7. A method of manufacturing an image display device which comprises an envelope having a first substrate and a second substrate located opposite the first substrate across a gap, a plurality of pixels provided in the envelope, and a plurality of spacers which are provided between the first substrate and the second substrate in the envelope and support an atmospheric load acting on the first and second substrates, each said spacer having a rugged surface formed of indentations with an arithmetic mean roughness Ra of 0.2 to 0.6 μm and a mean interval Sm of 0.02 to 0.3 mm, the rugged surface of each spacer having thereon divided coating films of an electrically conductive substance, the method comprising: preparing a molding die having a plurality of spacer forming holes; loading each spacer forming hole of the molding die with a spacer forming material; curing the spacer forming material in the spacer forming holes of the molding die and then releasing the cured material from the molding die; firing the released spacer material, thereby forming the spacers; partially dissolving the respective surfaces of the formed spacers with an acid-based liquid, thereby forming the indentations with the arithmetic mean roughness Ra of 0.2 to 0.6 μm and the mean interval Sm of 0.02 to 0.3 mm over the whole surfaces of the spacers; and putting the electrically conductive substance on the rugged spacer surfaces, thereby forming the divided coating films.
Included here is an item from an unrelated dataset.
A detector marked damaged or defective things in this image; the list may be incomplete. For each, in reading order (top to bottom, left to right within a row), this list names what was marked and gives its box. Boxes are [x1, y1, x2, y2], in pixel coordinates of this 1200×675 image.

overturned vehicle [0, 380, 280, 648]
8. A method of manufacturing an image display device which comprises an envelope having a first substrate and a second substrate located opposite the first substrate across a gap, a plurality of pixels provided in the envelope, and a spacer structure which is provided between the first substrate and the second substrate in the envelope and supports an atmospheric load acting on the first and second substrates, the spacer structure having a supporting substrate provided opposite the first and second substrates and a plurality of spacers set up on at least one surface of the supporting substrate, the surface of each said spacer having a rugged surface formed of indentations with an arithmetic mean roughness Ra of 0.2 to 0.6 μm and a mean interval Sm of 0.02 to 0.3 mm, the rugged surface having thereon divided coating films of an electrically conductive substance, the method comprising: preparing a molding die having a plurality of spacer forming holes and a supporting substrate; covering the surface of the supporting substrate with a dielectric layer; loading each spacer forming hole of the molding die with a spacer forming material; curing the spacer forming material after bringing the molding die loaded with the spacer forming material into close contact with the surface of the supporting substrate formed having the dielectric layer; releasing the molding die transferring the cured spacer forming material onto the surface of the dielectric layer; firing the released spacer material and the dielectric layer, thereby forming the spacers; partially dissolving the respective surfaces of the formed spacers and the dielectric layer with an acid-based liquid, thereby forming the indentations with the arithmetic mean roughness Ra of 0.2 to 0.6 μm and the mean interval Sm of 0.02 to 0.3 mm over the surfaces of the spacers and the dielectric layer; and putting the electrically conductive substance on the rugged spacer surfaces and the supporting substrate surface, thereby forming the divided coating films.